Oct 28, 2021
For the last 17 years, I've had to fight two painful battles. One is against a chronic illness. The other is against my own government, to qualify for and keep the disability benefits and health care that I need to survive. No one should ever have to go through what I've been through. Congress now has a rare chance to fix and update some of the key problems with Supplemental Security Income (SSI) as part of the Build Back Better package.
When I was in college in 2001, I got food poisoning that paralyzed part of my stomach. And so began a long battle with an illness. I never thought I would need Medicare, Medicaid, or disability benefits. But I couldn't pay my bills anymore and had to file for SSI and Social Security Disability Insurance (SSDI).
My experience with SSI has shown me how outrageous it is that Congress has failed to act to update the program in decades. As a result, it has become a poverty trap for millions of disabled people.
It took me years and an attorney to finally get a judge to approve my applications for Social Security disability benefits. I was told at the time I would get housing support from the government as well. After 17 years, I currently sit at number 4000 on the waitlist for Section 8 housing.

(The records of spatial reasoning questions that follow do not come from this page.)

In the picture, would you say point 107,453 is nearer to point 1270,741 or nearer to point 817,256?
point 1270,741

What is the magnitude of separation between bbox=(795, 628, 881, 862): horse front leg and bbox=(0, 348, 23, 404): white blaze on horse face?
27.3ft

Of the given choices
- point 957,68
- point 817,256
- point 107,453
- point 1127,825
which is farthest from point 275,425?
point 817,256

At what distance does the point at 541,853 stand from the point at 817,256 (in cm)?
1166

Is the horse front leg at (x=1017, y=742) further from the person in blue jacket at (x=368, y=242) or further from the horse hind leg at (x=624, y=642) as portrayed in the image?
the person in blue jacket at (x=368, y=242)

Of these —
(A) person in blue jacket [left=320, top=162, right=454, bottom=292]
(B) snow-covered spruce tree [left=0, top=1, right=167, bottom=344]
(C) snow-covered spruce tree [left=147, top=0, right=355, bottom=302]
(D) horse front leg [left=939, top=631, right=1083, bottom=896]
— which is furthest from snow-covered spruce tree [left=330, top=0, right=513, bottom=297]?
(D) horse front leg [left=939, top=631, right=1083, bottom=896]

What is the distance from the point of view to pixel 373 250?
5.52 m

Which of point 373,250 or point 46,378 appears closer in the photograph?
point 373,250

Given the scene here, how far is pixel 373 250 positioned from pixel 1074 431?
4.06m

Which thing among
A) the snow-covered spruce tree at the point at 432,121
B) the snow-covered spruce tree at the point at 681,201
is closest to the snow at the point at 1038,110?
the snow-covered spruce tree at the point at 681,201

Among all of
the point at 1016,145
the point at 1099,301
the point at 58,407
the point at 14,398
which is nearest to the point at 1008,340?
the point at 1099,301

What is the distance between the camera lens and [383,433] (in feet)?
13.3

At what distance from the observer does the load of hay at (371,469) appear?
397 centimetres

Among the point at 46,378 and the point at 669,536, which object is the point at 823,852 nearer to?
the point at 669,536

My experience with SSI has shown me how outrageous it is that Congress has failed to act to update the program in decades. As a result, it has become a poverty trap for millions of disabled people. I am highly educated--graduated summa cum laude--and I live in the suburbs. But the program's rules are so complicated and outdated that it's nearly impossible to avoid running into problems that jeopardize your benefits.
For example, in 2014, the SSA told me I had $3 too much in my bank account. I was allegedly in violation of an SSI program rule prohibiting recipients from having any more than $2000 in resources--an amount that hasn't been updated since 1989. Losing SSI wouldn't just mean I could no longer pay my bills; it would also mean losing Medicaid, which I rely on for health care.

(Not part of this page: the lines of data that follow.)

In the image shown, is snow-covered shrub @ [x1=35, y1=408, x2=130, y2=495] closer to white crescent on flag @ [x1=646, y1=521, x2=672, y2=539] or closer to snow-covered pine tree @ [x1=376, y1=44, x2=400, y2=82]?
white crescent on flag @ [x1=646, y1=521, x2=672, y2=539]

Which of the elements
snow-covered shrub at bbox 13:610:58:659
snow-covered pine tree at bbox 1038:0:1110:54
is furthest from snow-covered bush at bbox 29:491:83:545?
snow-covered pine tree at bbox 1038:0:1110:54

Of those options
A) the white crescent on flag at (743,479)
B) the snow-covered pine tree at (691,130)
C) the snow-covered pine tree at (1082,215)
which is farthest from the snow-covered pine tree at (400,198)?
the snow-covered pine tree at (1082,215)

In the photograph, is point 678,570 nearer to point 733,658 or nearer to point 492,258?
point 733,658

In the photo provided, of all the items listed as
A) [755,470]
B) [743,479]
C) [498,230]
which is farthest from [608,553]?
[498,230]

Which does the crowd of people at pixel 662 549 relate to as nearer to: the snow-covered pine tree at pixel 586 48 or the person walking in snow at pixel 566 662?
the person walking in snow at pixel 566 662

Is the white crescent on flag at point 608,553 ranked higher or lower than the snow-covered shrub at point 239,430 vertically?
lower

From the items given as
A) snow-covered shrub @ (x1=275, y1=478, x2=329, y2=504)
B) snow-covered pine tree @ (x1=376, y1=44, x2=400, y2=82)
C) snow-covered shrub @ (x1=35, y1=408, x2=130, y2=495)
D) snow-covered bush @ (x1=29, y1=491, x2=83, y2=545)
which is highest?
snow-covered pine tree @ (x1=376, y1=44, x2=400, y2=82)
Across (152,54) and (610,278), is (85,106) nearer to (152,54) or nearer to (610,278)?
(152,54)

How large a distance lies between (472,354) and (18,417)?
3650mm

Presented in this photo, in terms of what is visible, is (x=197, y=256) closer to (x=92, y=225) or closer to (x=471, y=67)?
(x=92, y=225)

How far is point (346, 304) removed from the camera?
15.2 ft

For over six months, I fought to stop the government from taking away my benefits and health care. I tried everything I could think of, including contacting my Congressman for help. Finally, I appealed to a Social Security administrative law judge who, after looking into my case, found that I had never actually gone over SSI's $2000 asset limit. The Social Security Administration had made an error. Yet I nearly lost my income assistance and health care.
In my work as an activist, I've met many high-profile individuals from mayors to members of Congress. I've even met President Joe Biden. And in all these years nothing has changed. SSI's woefully outdated rules desperately need to be fixed and updated now--not next year or next Congress.

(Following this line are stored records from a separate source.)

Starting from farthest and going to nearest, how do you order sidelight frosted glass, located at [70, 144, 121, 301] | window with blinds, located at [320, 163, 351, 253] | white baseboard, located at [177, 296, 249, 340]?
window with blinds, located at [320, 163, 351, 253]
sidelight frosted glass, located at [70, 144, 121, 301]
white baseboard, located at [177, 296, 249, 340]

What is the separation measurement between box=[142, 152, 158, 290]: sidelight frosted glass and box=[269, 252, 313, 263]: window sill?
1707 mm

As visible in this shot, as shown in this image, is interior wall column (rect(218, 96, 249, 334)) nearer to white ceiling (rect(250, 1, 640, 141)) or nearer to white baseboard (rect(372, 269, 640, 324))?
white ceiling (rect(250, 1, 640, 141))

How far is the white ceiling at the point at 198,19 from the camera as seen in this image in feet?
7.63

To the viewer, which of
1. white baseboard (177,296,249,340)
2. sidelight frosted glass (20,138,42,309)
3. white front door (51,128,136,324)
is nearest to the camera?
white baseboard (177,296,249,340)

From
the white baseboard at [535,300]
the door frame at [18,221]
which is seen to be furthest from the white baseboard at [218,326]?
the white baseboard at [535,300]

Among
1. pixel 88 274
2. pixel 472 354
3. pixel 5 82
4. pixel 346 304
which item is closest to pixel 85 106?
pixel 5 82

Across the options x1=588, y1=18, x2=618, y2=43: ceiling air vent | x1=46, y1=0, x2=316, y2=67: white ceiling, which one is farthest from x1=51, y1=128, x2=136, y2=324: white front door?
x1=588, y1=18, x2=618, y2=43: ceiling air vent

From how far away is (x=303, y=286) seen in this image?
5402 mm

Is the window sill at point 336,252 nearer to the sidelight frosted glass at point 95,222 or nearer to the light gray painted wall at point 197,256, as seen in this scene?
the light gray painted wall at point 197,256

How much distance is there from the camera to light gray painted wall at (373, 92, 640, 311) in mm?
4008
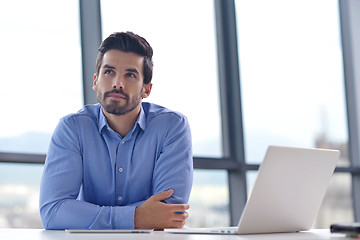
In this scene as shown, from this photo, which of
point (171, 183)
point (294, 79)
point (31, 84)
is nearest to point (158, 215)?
point (171, 183)

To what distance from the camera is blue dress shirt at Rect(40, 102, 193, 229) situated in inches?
81.7

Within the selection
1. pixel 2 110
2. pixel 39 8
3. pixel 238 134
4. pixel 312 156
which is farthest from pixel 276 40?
pixel 312 156

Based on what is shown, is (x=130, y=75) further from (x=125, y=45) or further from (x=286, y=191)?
(x=286, y=191)

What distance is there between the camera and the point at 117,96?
7.42 feet

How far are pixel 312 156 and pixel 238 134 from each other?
101 inches

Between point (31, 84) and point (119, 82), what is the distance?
1058 mm

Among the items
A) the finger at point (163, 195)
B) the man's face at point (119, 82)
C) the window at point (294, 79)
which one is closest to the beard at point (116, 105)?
the man's face at point (119, 82)

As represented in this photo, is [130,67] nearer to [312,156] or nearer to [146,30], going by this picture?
[312,156]

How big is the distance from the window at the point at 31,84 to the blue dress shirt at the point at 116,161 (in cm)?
84

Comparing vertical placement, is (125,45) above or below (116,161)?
above

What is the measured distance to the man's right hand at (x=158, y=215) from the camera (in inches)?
71.2

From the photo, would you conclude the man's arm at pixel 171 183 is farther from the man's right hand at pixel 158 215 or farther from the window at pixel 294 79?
the window at pixel 294 79

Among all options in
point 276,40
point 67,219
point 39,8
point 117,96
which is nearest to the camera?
point 67,219

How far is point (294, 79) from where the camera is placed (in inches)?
173
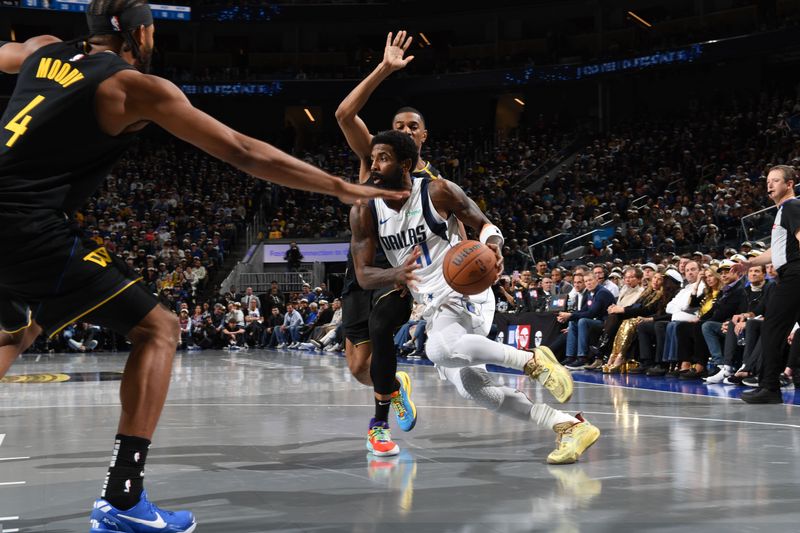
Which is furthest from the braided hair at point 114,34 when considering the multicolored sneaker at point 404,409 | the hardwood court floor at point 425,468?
the multicolored sneaker at point 404,409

The Build Back Better package offers us the opportunity to end a moral wrong that never gets the attention from our leaders that it should. The SSI Restoration Act would fix and update SSI by not only updating the program's asset limits for inflation, but also by increasing sub-poverty benefits, raising outdated income limits, and eliminating penalties for marriage and family support.
While the entire Restoration Act is urgently needed to do right by the program's nearly eight million beneficiaries, Congress can and should include at least some of these reforms in Build Back Better. And it could do so relatively cheaply: in just one example, updating SSI's asset limits would cost just $8 billion over the next decade--which, as SSI champion Sen. Sherrod Brown (D-OH) has noted, would be a literal rounding error in the bill, even as it gets slimmed down.
No matter how poor or how rich you currently are, a day may come when you find yourself in need of SSI. Like me, you will discover that the program is outdated, complicated, and needlessly cruel.
Every day, I wake up to a broken promise from the government simply because I became suddenly ill all those years ago. It's time for Congress to finally keep that promise by reforming SSI in Build Back Better.